So even though his firm is large and isn't limited by the $60,000 limit you suggest for the minimal firm, with 20 percent of capital and surplus, he is very limited by the fact that it must go to small business; he can't make a loan to General Motors or a medium size business and get any benefit. It has to be a small business.

On that score the argument that his loans are going into the small business community is cogent.

Mr. DEVORE. I would like to comment on the relative inactivity that he suggested of the small business companies.

Senator PROXMIRE. I would like to hear that. We want to get statistics. I am concerned about that.

Mr. DEVORE. We don't have statistics, but Mr. Noone can get them for you. I do know this. I am president of the Southwestern Regional Association, which is an affiliate of our national association, and I know of no inactivity there on the part of the minimum sized companies. In fact, most of them I have contact with are either loaned up or are almost loaned up. And I think that the statistics will reveal that most of the 303(b) money has been obtained by the minimum-sized companies, simply because they need it. They want to do as much as they can.

Senator PROXMIRE. But how about the practicality of this? It seems to me that you are the gentlemen who brought out the fact with a minimum size company you are working with $21,000 a year. You can't carry on any kind of an efficient operation where you have competent people to do any kind of a real job on $21,000 a year, can you?

Mr. DEVORE. No, sir; that was my testimony. In order to have such a company, you have to operate it as a sideline activity to some other business.

Senator PROXMIRE. You all agree that this just doesn't work out. If you can get up to the middle level matching which you are suggesting, which is in the bill, then

Mr. DEVORE. Then we feel we have reached a practical point where we can employ full-time executive talent.

Senator PROXMIRE. Something in the neighborhood of $85,000 to $100,000.

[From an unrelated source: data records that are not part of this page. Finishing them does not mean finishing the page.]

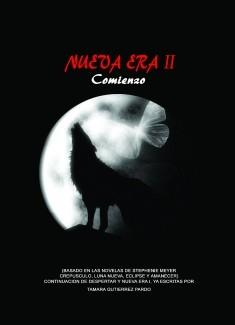 NUEVA ERA II. COMIENZO (FanFic Continuación de Nueva Era I. Profecía) +18. Edición Formato A4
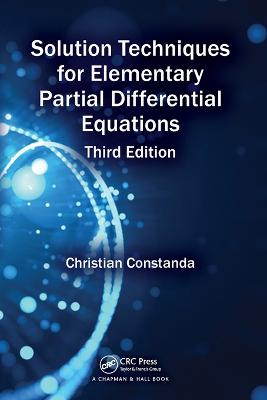 Solution Techniques for Elementary Partial Differential Equations by Christian Constanda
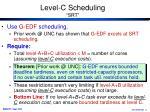 level c scheduling srt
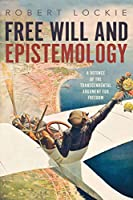 Free Will and Epistemology: A Defence of the Transcendental Argument for Freedom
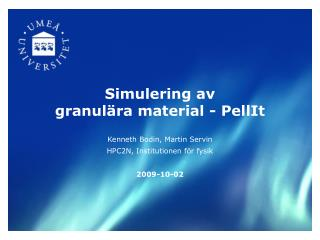 Simulering av granulära material - PellIt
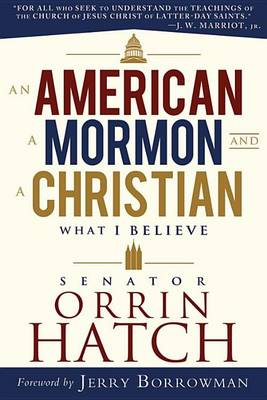 American, a Mormon, and a Christian by Orrin Hatch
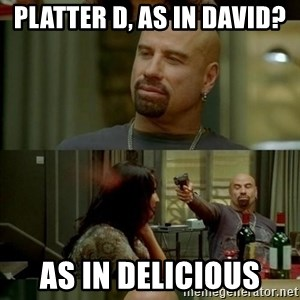 Skin Head John - Platter D, as in david? As in delicious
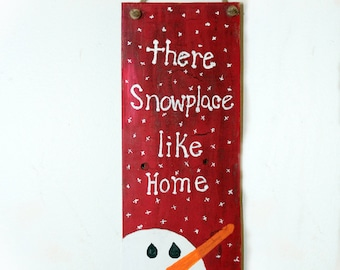 """Christmas Signs """"Snowplace like Home"""" , hand painted on reclaimed wood"""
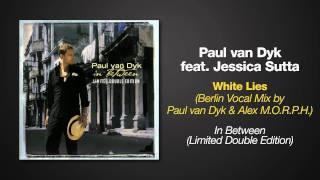 Скачать Paul Van Dyk Ft Jessica Sutta White Lies Berlin Vocal Mix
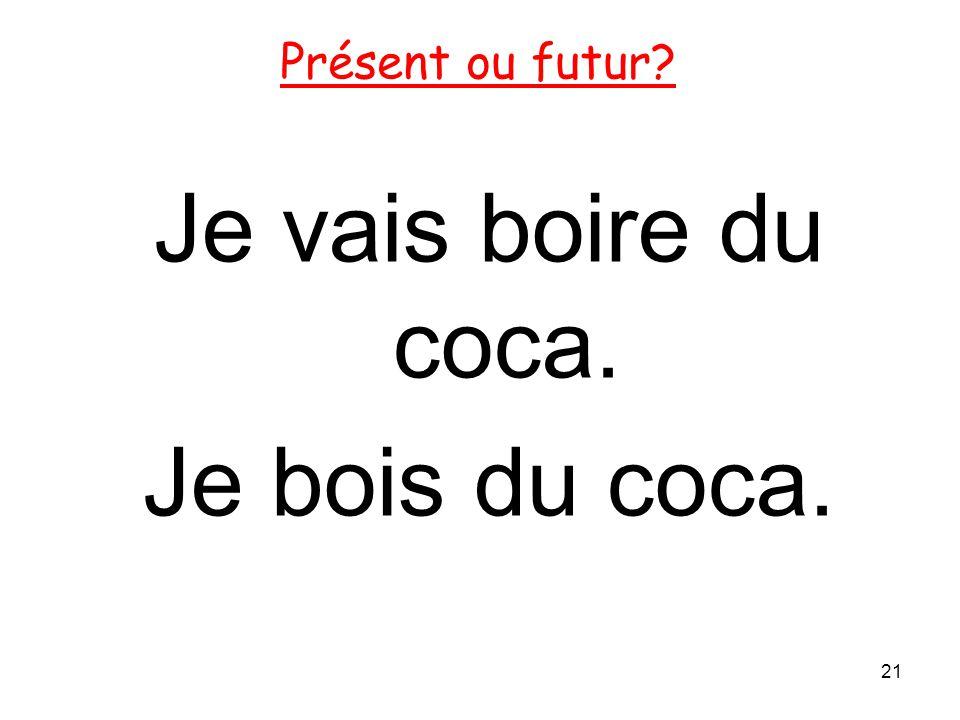 Je vais boire du coca. Je bois du coca. 21 Présent ou futur?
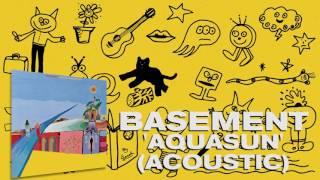 Basement: Aquasun (Acoustic) (Official Audio)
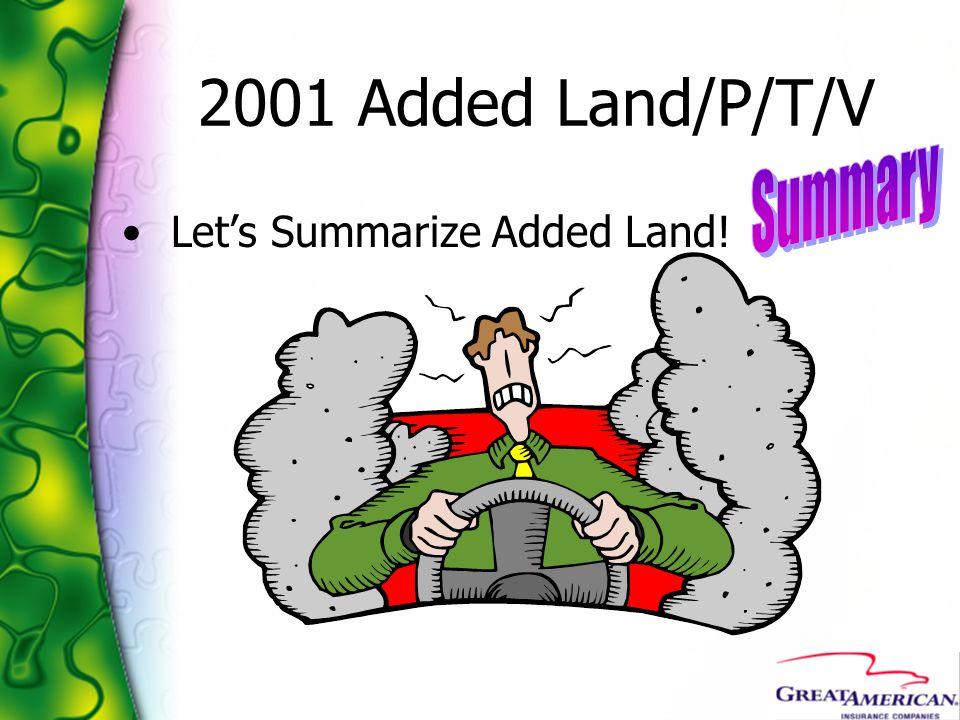 2001 Added Land/P/T/V Lets Summarize Added Land!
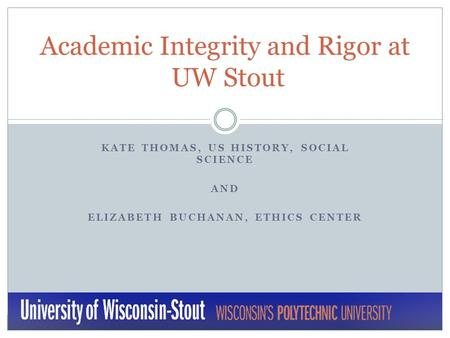KATE THOMAS, US HISTORY, SOCIAL SCIENCE AND ELIZABETH BUCHANAN, ETHICS CENTER Academic Integrity and Rigor at UW Stout.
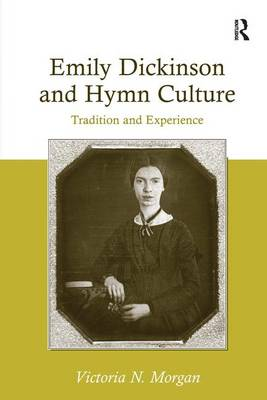 Emily Dickinson and Hymn Culture: Tradition and Experience (Hardback)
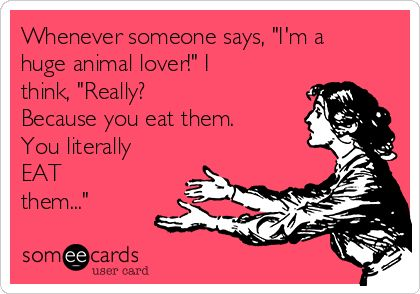 "Free, Confession Ecard: Whenever someone says, ""I'm a huge animal lover!"" I think, ""Really? Because you eat them. You literally EAT them..."""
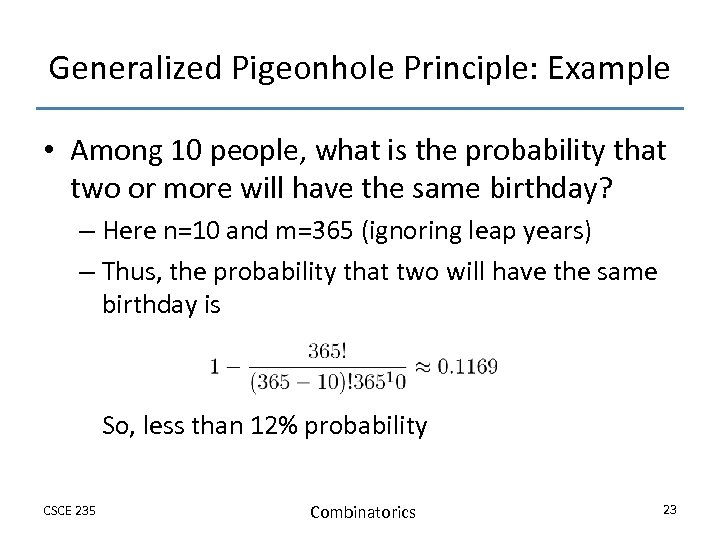 Generalized Pigeonhole Principle: Example • Among 10 people, what is the probability that two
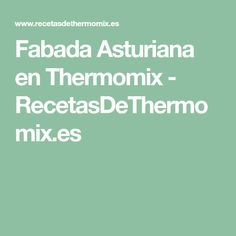 Fabada Asturiana en Thermomix - RecetasDeThermomix.es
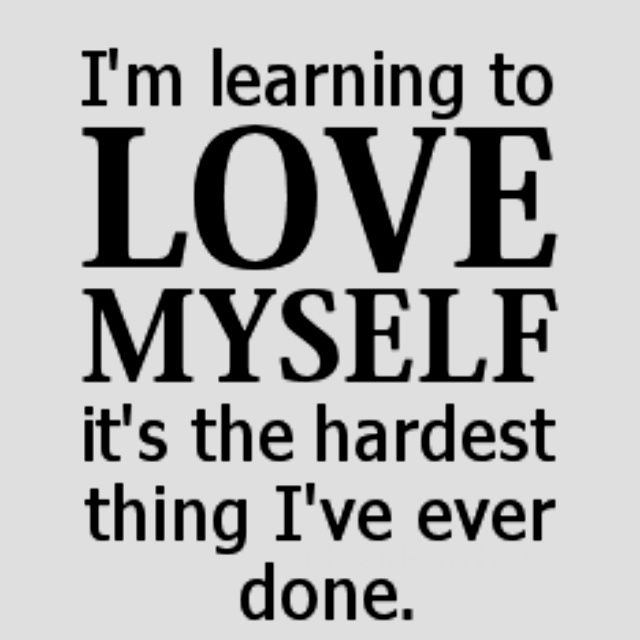 Loving Yourself Quotes Classy 45 Best For Me Images On Pinterest  Sayings And Quotes Words And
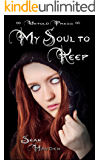 My Soul to Keep (Rise of the Fallen Book 1)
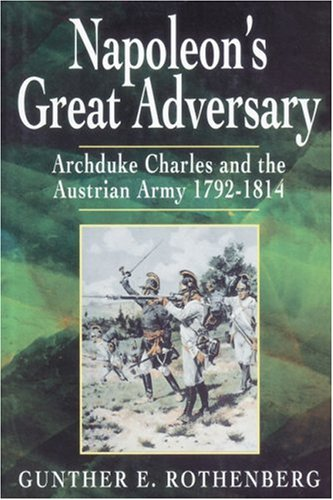 9781862273832: Napoleon's Great Adversary: Archduke Charles and the Austrian Army 1792-1814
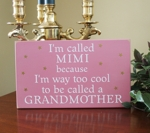 I'm Called because I'm Way Too Cool Grandmother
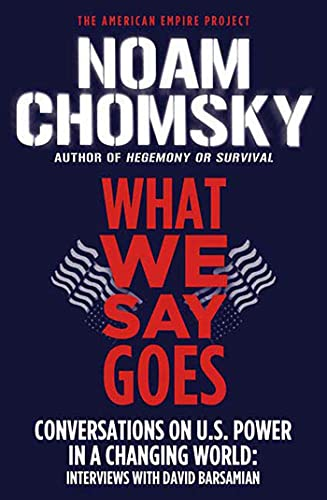 9780805086713: What We Say Goes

Mr. DEVORE. If we had a million dollars capital, as our shareholders have indicated they would be in favor of trying to get, and the benefits of this bill, we would have altogether a $4 million operation. Senator PROXMIRE. That is right. So you would have $200,000. Mr. DEVORE. We think that would certainly be economically sound. There may be a difference of opinion. Mr. Salik says $5 million, but we are dealing primarily with companies that we are not expecting to go public. The larger companies are more concerned and rightly so with the bigger small business companies, those which they think that they can help to go public. Each concept is good, but there is a place for everybody in this program.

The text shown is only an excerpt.